The Real Former Enslaved Man Outer Banks' Denmark Tanny Is Based On

Much of Outer Banks’ treasure lore is fabricated for the show, but Denmark Tanny is actually based on a real-life formerly enslaved man from Charleston, South Carolina. The first season of Outer Banks follows adventurous teenage characters - the Pogues - in North Carolina’s Outer Banks beaches, who go on a treasure hunt to find the $400 million in gold left on a shipwreck from the 1800s. Season 2 follows the same kids, John B, Sarah, JJ, Kiara, and Pope, as they discover further treasures from the sunken Royal Merchant, including secrets about the shipwreck’s sole survivor, Denmark Tanny.

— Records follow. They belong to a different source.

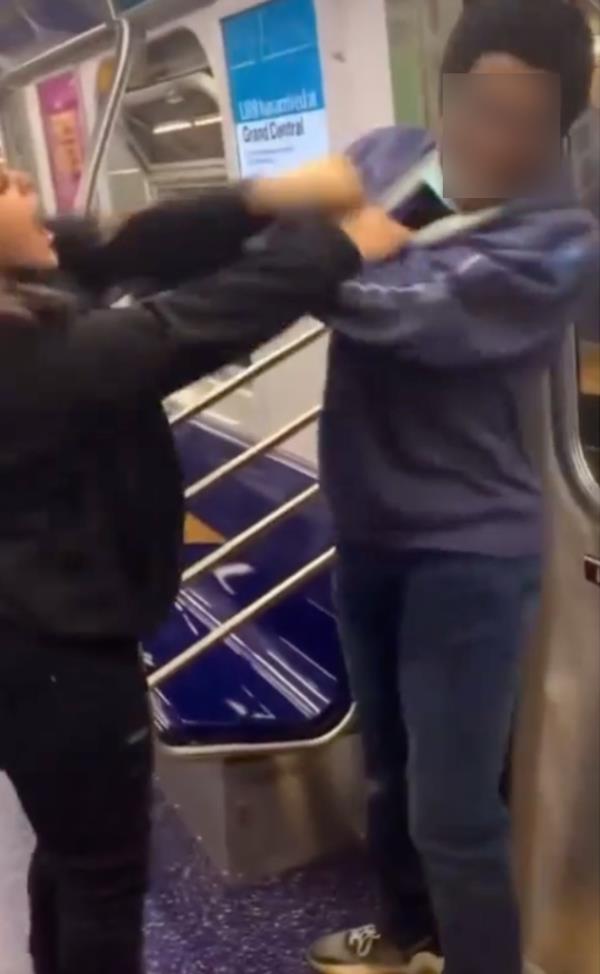 Teen assaulted on train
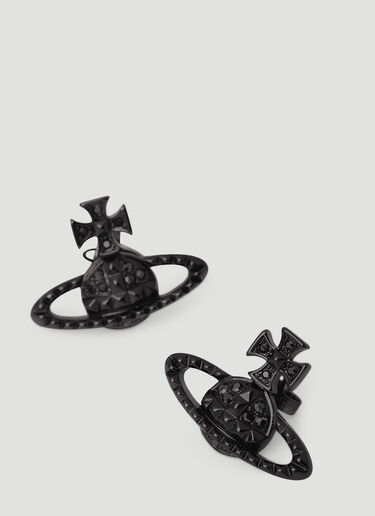 Vivienne Westwood Mayfair Bas Relief Stud Earrings Black vvw0249069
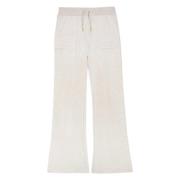 Gull Lav Midje Velour Flare Bukser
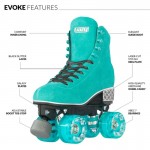 Crazy Skates Evoke Roller Skates Teal - Mens 7.5 | Womens 8.5 | EU 40 Crazy Skates Evoke Roller Skates Teal - Mens 7.5 | Womens 8.5 | EU 40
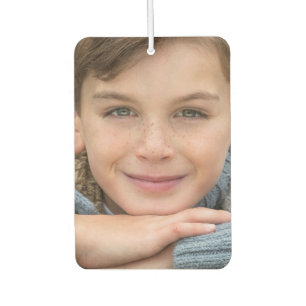 Désodorisant Pour Voiture Créez Votre Propre Photo De Fils Personnalisée Dou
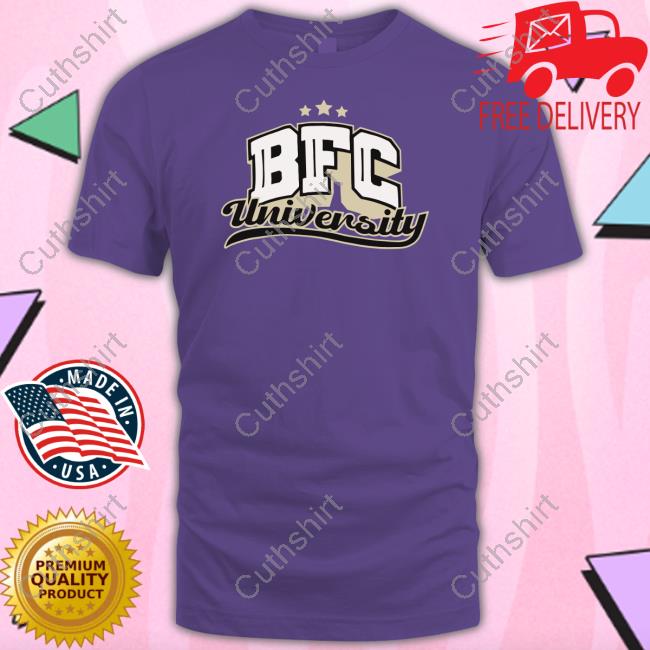 Bfc University Merch Bfc Collegiate Pullover Tee Shirt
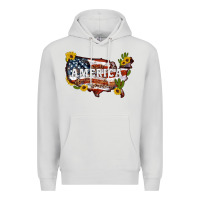 Dove Grey usa map Premium Hoodie - Artiststas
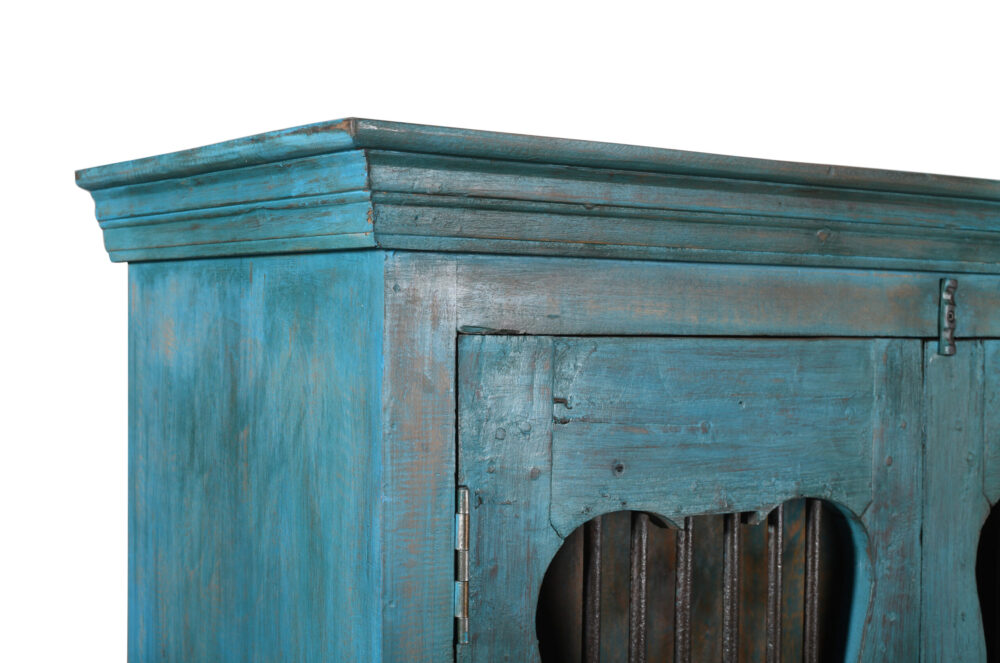 Indian Teak Wood Reclaimed Pinjara Cupboard - Image 2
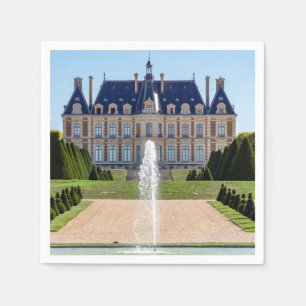 Serviette En Papier Château et parc de Sceaux en été - France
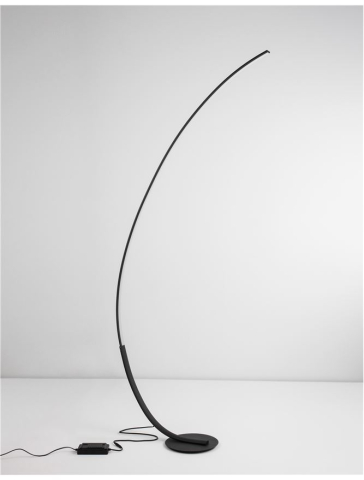 PREMIUM lampadar - 9396060 - Sandy Black Steel Aluminium & Acrylic [2]
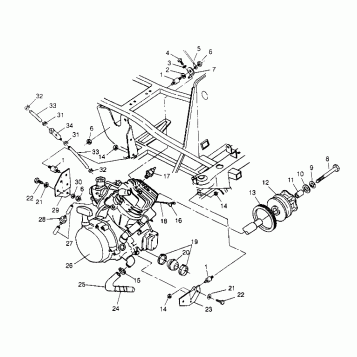 ENGINE MOUNTING 2x4 400L W947540 (4926752675A008)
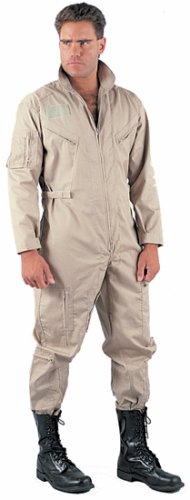 Khaki US Air Force Flight Suit 7508 Size M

Outer Banks’ fictional history puts Denmark Tanny as one of the area’s early wealthy citizens, a formerly enslaved man who was a cook onboard the Royal Merchant until its sinking. Tanny was the only man who survived the shipwreck, bringing many of the ship’s treasures on land to build a community where he freed other enslaved people around North Carolina. His vast estate is currently known as Tannyhill, where Outer Banks' Ward Cameron and his family live on the wealthy Figure Eight part of the island.

Related: How Outer Banks Season 2 Sets Up A Kiara & JJ Romance

Denmark Tanny is inspired by South Carolina’s Denmark Vesey, a Black activist in Charleston who was born into slavery somewhere in the Caribbean in the late 1700s, eventually gaining his freedom after winning a lottery at age 32. After becoming a free man, Vesey, similar to Tanny, tried to purchase the freedom of his wife and children to no avail. Both the fictional Tanny and the real-life Vesey are well-known activists and leaders within their community as freedmen. Vesey founded an African Methodist Episcopal church, which is similar to Outer Banks’ Demark Tanny founding a church on the island to meet with the other enslaved men he freed (which also happened to be the location where he hid the Cross of Santo Domingo).

Considering part of Outer Banks season 2 also takes place in Charleston where the Limbreys reveal they held Denmark Tanny’s wife and children as slaves, the connection between the two men is no coincidence. Both Vesey and Tanny also met their demise in similar ways: at the plotting of wealthy white slave owners who had stakes in their families’ ownership. Vesey was executed for allegedly planning a widespread slave revolt to free his family, and Tanny for trying to free his wife and children, eventually being hanged after he buried his wife’s bones under a tree in the Outer Banks.

The real Denmark Vesey never came to a vast fortune nor was subject to a high-profile shipwreck, but his tale and tragic demise that are reflected in Denmark Tanny contribute to the growing conversations on Outer Banks about racial and wealth inequality. Now that the Netflix TV show revealed Pope Heyward is a direct descendant of Denmark Tanny and probable heir to the Royal Merchant's treasures, the series will likely put much more effort into discussing his backstory and what it means for the family reclaiming Tannyhill. Outer Banks’ popularity may also inspire Charleston historians to put more research into Denmark Vesey’s story and his effects on Southern race relations in the Carolinas.